Cette décision touche exclusivement les visas immigrants, qui permettent aux individus de s’installer de manière permanente aux États-Unis pour des motifs familiaux, professionnels ou autres formes d’immigration durable. Les visas non immigrants, tels que ceux accordés pour le tourisme, les affaires ou les études temporaires, ne sont pas affectés par cette suspension. Selon un communiqué officiel du département d’État, « le président Trump a clairement indiqué que les immigrants doivent être financièrement autosuffisants et ne pas représenter une charge financière pour les Américains ». Cette déclaration met en avant l’objectif principal de la mesure : empêcher l’entrée de personnes susceptibles de dépendre des aides publiques américaines.

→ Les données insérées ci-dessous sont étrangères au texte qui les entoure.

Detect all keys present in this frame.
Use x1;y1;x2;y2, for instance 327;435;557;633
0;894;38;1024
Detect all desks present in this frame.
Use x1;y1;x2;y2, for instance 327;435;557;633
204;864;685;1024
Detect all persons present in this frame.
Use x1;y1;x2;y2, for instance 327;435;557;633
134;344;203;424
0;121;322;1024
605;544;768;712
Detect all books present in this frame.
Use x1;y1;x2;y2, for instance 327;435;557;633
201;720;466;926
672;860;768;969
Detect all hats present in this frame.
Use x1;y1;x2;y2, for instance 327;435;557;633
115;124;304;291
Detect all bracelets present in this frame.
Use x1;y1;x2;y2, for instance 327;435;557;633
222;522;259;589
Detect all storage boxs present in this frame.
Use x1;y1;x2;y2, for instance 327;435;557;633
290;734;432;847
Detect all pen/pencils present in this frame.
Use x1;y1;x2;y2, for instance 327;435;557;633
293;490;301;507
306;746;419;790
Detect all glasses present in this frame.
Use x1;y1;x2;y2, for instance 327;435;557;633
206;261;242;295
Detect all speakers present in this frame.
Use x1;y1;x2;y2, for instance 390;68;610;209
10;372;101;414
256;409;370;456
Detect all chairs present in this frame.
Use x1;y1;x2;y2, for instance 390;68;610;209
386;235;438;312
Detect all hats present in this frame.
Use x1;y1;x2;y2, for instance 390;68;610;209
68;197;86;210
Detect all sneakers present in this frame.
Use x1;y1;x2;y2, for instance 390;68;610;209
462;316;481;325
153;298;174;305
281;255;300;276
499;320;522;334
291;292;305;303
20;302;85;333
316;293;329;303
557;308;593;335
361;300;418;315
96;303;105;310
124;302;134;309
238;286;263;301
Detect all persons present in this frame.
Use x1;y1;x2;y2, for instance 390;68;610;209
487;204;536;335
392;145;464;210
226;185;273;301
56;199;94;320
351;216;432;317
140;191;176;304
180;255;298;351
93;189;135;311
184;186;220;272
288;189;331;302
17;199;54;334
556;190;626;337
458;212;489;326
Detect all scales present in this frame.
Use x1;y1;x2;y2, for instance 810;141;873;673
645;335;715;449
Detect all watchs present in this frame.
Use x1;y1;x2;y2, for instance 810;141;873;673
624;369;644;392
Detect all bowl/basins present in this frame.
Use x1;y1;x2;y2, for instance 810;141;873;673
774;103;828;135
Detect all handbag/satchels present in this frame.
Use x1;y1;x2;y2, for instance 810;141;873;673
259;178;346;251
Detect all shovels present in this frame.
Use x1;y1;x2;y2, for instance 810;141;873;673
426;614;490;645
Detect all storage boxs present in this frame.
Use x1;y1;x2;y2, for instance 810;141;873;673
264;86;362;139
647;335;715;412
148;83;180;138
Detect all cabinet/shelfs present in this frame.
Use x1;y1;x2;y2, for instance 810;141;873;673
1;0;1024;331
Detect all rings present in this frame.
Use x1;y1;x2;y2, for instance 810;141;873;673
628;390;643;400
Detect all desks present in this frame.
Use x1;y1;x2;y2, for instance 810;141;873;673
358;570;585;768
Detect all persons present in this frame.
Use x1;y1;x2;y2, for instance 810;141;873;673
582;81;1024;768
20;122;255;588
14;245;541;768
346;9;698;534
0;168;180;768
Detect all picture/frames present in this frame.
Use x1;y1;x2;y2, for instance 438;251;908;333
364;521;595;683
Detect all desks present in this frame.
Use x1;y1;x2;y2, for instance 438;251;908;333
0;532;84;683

Le département d’État a précisé que cette pause permettra une réévaluation des procédures de traitement des visas, afin de mieux appliquer la règle dite du « public charge », qui évalue si un candidat risque de devenir une charge pour l’État. Cette règle, renforcée sous la première administration Trump entre 2017 et 2021, avait été assouplie sous la présidence Biden, mais elle a été remise au premier plan depuis l’investiture de Donald Trump en 2025. Les critères d’évaluation incluent la santé, l’âge, la maîtrise de l’anglais et les ressources financières des demandeurs.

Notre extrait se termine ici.